Wednesday, December 29, 2004

I have my moms voice inside and the blood of my father in my viens. I decide who sees me and who doesn't.

I feel in a very difficult position in my life. I'm old enough to move forward, but I feel vulnerable.

The problem is I cannot understand why I feel bad about myself. I always have fallen into this mind-trap no matter what I do.

I want to blame everyone else but myself, however, I don't have myself or anyone else to blame. It's a cycle I go through no matter the changes I think I can do to help me.

Saying something to myself such as, "My life is horrible..." does not have any answers that follow.

I just want the pattern of looking my failures to stop preventing me from doing what's best for me. No matter what I've done, I've had trouble coping with the changes I've made.

I think back to when I was a child growing up, and how safe my environment was. I would have my sister, and then something started to happen "differently" I needed to learn about taking responsibility for my actions.

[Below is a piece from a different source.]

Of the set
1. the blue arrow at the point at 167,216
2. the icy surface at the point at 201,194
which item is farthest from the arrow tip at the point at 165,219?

I look at the success and failure I've experienced along the way, most of what I've done can't measure the same way as peers my own age. I'm only saying that this is what makes me feel weaker than other people?

My parents have an energy I used to have myself, my own identity, now I no longer carry the way I used to. I've changed for reasons I understand that were associated with trying to be a man. I wanted to have my identity understood for integrity and I was once a person with pride and confidence to spare.

Now I feel I'm someplace else. I've tried to foster my identity with god. I changed because I knew that god asked me to search for him and his glory.

I vowed for myself to make changes that I could examine what was important to me. Now, I feel that I'm at the end of that journey with nowhere else to go!

I went to university and completely made the effort I needed.

Today, I'm almost finished the degree I had valiantly fought for... except I'm 1.5 classes away from that goal. I can't finish the bachelor's degree because I don't have gas left in the tank. I have nothing left. I don't want to go back into university.

I feel that I'm cheated out of something that my true destiny isn't in my future?